Chief executive Doug McKay says in the report that the council has cut costs by NZ$131 million in its first two years of operation through improved procurement, asset utilisation and operational efficiency. And Mayor Len Brown claims Auckland Council is "leading the way" on the issues of housing availability and affordability, and talks of Auckland's future as a "quality compact city."
Of its liability for remedying leaky commercial buildings in general, the council says where reliable information exists around the likely outcome of reported claims, it has made a provision.
"The council does not have historical claims experience on which to reliably estimate the council's liability with respect to unreported claims for commercial properties. The council has therefore not recorded a provision at December 31 nor is it able to reliably estimate the contingent liability for unreported claims."
The council also says it has no insurance for leaky commercial building claims against it.
In a decision against the old North Shore City Council, now part of Auckland Council, in relation to the Spencer on Byron Hotel, the Supreme Court ruled in October that councils owe a duty of care to the owners of all buildings whether they be residential or commercial, with this duty to ensure those buildings comply with the building code. This ruling extended councils' duty of care in relation to leaky buildings from leaky homes to non-residential buildings.
The council has a NZ$417 million provision in its accounts for the likely costs to be incurred as a result of active, reported and unreported leaky residential homes claims.
Auckland Council's borrowings increased NZ$463 million in the six months from June 30 to December 31, 2012, or by 9%, to NZ$5.495 billion. The increase included money borrowed through the Local Government Funding Agency, via the domestic retail market, and through Auckland Council's European Medium Term Notes Programme. Net finance costs increased NZ$24 million, or 16%, to NZ$172 million versus the equivalent period of 2011. See more on the council's borrowings in this interview with Treasurer Mark Butcher.
The NZ$104 million purchase of ASB Tower on Albert Street from Brookfield Multiplex helped push debt up.
The council recorded a surplus after tax for the half-year of NZ$478 million, versus a loss of NZ$88 million in the same period of the previous year, largely thanks to NZ$385 million of vested assets received from central government comprised of Auckland state highways now classed as local roads by the New Zealand Transport Agency. The council said it had an underlying net operating surplus of NZ$62 million for the period.
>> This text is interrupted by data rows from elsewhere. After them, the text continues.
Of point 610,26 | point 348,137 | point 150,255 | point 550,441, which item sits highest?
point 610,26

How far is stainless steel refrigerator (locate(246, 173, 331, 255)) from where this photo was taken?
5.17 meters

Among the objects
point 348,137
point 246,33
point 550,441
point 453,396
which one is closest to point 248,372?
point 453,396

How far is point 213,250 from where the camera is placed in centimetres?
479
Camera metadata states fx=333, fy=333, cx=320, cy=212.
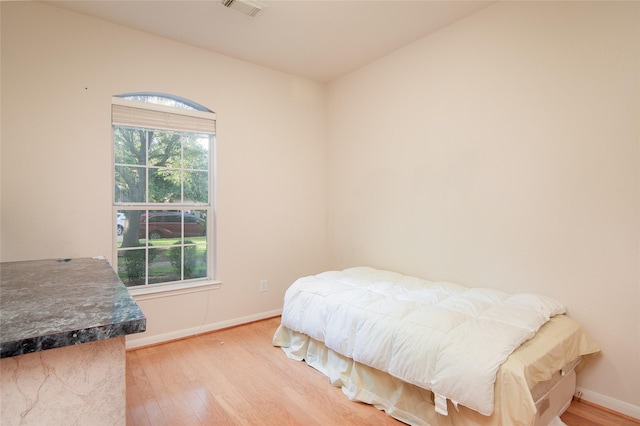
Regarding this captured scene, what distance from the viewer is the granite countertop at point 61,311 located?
74 centimetres

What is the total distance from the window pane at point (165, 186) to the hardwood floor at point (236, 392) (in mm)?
1265

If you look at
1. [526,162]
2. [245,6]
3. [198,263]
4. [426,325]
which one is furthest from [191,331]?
[526,162]

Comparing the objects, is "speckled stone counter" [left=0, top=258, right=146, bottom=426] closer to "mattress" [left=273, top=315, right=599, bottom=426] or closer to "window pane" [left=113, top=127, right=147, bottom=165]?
"mattress" [left=273, top=315, right=599, bottom=426]

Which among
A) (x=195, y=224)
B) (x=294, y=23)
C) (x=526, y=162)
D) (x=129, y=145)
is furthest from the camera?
(x=195, y=224)

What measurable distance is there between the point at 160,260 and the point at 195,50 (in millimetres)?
1928

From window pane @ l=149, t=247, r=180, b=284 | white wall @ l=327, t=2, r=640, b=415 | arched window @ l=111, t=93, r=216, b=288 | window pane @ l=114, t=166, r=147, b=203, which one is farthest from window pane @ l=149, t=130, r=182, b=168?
white wall @ l=327, t=2, r=640, b=415

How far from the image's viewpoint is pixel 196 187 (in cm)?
316

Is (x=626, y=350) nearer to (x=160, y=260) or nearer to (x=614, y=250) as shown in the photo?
(x=614, y=250)

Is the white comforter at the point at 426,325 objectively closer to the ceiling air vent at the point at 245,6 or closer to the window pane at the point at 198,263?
the window pane at the point at 198,263

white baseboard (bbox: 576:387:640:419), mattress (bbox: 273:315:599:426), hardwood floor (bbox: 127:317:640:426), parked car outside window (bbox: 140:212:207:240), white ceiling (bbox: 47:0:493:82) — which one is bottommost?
hardwood floor (bbox: 127:317:640:426)

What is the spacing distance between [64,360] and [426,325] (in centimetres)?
158

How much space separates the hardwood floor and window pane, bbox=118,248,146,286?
0.58m

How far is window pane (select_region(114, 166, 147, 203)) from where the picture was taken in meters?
2.78

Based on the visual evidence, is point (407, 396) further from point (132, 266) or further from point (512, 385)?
point (132, 266)
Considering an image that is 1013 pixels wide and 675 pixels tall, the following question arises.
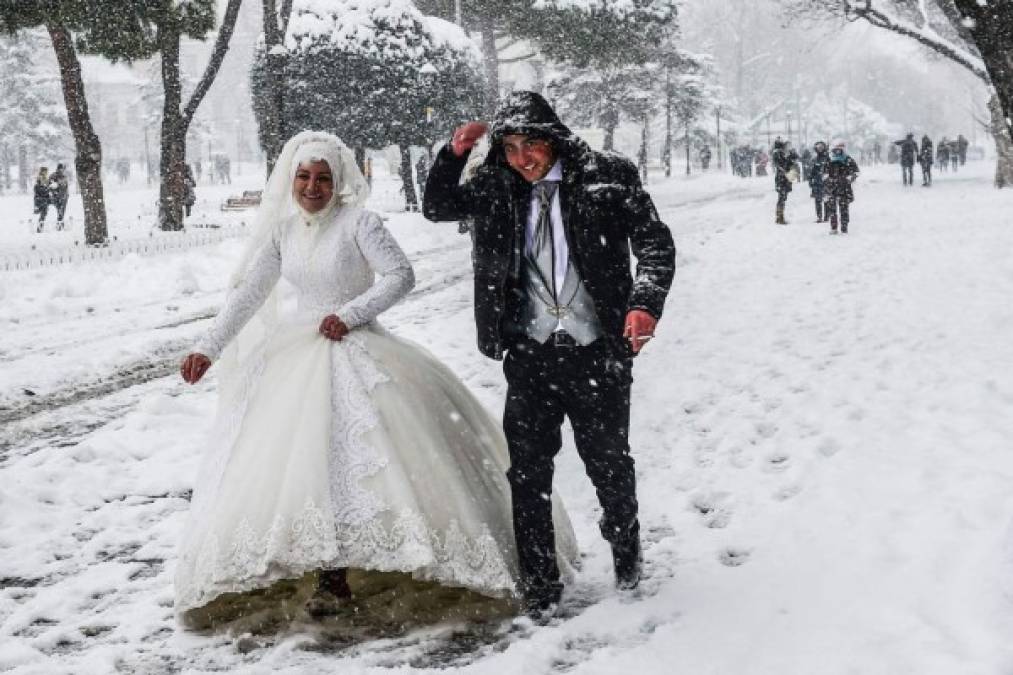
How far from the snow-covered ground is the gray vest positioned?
1.18m

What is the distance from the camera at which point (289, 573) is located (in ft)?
12.3

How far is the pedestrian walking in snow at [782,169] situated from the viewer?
2028 centimetres

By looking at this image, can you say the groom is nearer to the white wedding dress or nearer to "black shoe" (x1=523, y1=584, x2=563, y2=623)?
"black shoe" (x1=523, y1=584, x2=563, y2=623)

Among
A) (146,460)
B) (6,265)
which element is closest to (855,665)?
(146,460)

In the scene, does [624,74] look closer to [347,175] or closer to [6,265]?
[6,265]

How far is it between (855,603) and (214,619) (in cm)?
261

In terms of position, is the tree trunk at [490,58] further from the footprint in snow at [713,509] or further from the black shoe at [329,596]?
the black shoe at [329,596]

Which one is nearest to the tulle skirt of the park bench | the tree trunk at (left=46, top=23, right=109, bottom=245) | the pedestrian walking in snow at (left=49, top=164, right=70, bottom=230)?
the tree trunk at (left=46, top=23, right=109, bottom=245)

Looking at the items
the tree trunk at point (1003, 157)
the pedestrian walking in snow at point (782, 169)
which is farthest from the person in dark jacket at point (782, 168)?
the tree trunk at point (1003, 157)

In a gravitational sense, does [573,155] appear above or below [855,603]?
above

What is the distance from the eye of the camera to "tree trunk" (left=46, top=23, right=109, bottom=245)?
20406 mm

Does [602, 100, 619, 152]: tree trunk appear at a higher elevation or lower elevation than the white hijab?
higher

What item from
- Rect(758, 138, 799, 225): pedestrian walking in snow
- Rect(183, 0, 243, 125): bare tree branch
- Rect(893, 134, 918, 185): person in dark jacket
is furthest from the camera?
Rect(893, 134, 918, 185): person in dark jacket

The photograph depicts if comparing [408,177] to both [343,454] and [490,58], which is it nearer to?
[490,58]
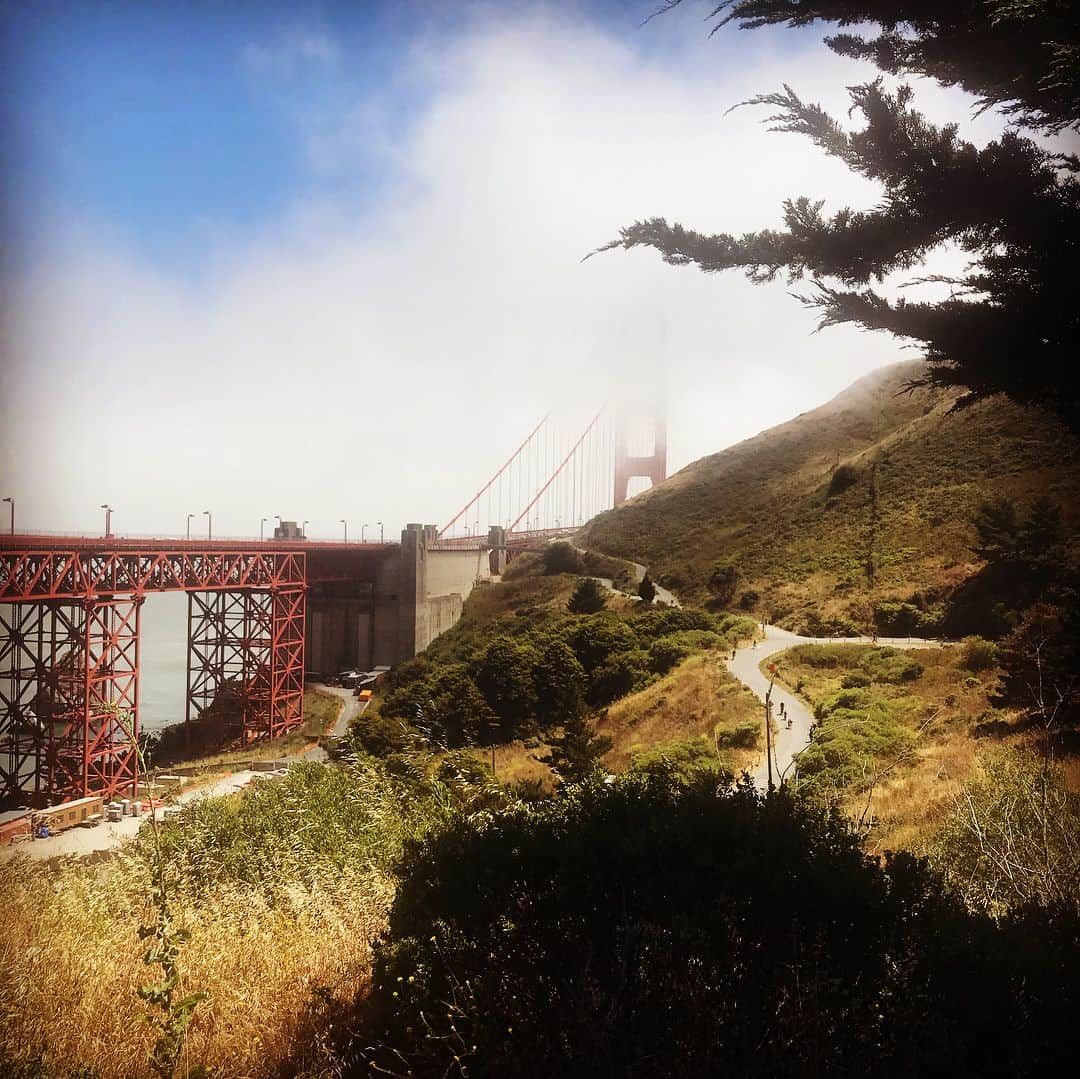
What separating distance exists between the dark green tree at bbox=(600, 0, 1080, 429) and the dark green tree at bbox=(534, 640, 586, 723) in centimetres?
1053

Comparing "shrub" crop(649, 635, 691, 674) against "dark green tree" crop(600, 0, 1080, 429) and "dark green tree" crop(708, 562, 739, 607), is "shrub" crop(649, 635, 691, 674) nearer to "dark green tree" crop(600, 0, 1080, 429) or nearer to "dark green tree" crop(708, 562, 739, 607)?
"dark green tree" crop(708, 562, 739, 607)

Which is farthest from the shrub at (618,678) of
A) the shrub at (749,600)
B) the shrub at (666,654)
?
the shrub at (749,600)

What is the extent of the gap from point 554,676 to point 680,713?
144 inches

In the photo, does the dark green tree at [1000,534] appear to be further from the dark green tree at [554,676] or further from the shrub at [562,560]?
the shrub at [562,560]

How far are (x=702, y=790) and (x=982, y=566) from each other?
843 inches

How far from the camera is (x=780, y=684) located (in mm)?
15617

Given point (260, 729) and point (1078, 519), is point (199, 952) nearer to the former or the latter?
point (1078, 519)

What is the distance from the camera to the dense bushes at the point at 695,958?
2510 mm

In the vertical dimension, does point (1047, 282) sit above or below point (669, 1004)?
above

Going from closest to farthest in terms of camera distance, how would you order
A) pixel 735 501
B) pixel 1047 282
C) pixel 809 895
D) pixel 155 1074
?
pixel 155 1074, pixel 809 895, pixel 1047 282, pixel 735 501

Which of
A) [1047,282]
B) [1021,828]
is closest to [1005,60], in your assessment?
[1047,282]

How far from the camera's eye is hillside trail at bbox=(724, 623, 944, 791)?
1023 centimetres

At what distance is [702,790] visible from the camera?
3.95 meters

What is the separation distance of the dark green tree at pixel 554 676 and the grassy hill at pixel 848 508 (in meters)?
9.41
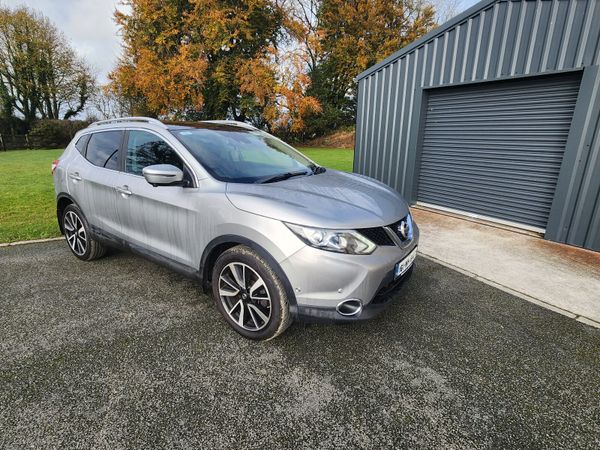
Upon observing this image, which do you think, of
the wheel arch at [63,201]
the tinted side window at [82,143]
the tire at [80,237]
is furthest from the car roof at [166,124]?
the tire at [80,237]

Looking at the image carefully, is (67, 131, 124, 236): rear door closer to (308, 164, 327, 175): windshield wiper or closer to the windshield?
the windshield

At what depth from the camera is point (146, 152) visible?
9.75 feet

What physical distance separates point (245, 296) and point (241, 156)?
1.28 m

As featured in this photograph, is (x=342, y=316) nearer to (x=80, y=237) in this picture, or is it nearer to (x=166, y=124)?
(x=166, y=124)

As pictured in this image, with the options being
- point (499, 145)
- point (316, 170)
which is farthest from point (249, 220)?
point (499, 145)

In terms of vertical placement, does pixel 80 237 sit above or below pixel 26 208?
above

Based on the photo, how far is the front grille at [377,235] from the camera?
7.07 ft

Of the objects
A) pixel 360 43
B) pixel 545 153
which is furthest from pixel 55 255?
pixel 360 43

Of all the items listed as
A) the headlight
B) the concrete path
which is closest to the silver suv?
the headlight

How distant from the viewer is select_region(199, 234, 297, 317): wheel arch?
213 centimetres

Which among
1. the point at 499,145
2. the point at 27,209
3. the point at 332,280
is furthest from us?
the point at 27,209

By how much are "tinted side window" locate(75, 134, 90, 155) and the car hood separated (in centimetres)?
241

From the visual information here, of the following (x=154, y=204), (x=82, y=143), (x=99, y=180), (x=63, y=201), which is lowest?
(x=63, y=201)

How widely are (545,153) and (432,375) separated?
4.45 metres
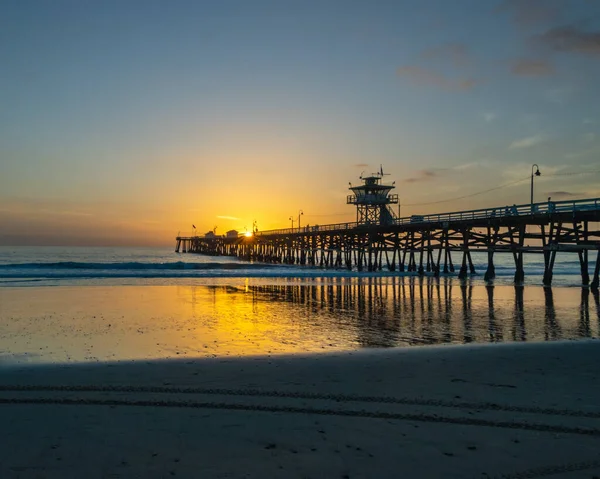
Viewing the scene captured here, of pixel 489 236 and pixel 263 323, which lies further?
pixel 489 236

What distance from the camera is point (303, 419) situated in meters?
5.57

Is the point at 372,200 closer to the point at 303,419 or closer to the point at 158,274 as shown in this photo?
the point at 158,274

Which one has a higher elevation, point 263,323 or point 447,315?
point 263,323

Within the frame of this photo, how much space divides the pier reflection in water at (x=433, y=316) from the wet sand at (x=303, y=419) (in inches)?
126

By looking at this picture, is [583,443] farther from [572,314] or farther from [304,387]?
[572,314]

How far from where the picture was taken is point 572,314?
16.1 metres

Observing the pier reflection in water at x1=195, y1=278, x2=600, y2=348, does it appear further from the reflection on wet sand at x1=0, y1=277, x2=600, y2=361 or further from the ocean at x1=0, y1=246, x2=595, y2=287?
the ocean at x1=0, y1=246, x2=595, y2=287

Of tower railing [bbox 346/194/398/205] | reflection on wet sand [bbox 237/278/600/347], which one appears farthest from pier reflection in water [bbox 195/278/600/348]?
tower railing [bbox 346/194/398/205]

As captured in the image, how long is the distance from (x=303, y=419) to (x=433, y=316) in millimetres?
11051

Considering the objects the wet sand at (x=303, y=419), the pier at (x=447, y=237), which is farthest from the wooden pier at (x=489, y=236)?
the wet sand at (x=303, y=419)

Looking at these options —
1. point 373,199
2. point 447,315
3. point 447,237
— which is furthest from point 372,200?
point 447,315

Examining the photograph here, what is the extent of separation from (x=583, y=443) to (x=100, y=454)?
458cm

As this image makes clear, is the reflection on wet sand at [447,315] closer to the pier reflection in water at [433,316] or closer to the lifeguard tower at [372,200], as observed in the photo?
the pier reflection in water at [433,316]

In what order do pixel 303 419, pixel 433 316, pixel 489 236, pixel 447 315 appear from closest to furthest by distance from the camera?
1. pixel 303 419
2. pixel 433 316
3. pixel 447 315
4. pixel 489 236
This comes after the council last August reported a NZ$233 million loss after tax for its first full year of operation with the lion's share of the loss blamed on unrealised costs stemming from fixing future interest rates at low levels.
The council was carrying NZ$308 million of cash as of December 31. Total assets rose NZ$824 million to NZ$36.5 billion and total liabilities increased NZ$369 million to NZ$7.8 billion. Rates revenue was down NZ$27 million, or 3.5%, to NZ$745 million, but only because NZ$44 million of wastewater rates are now disclosed elsewhere in the financial statements.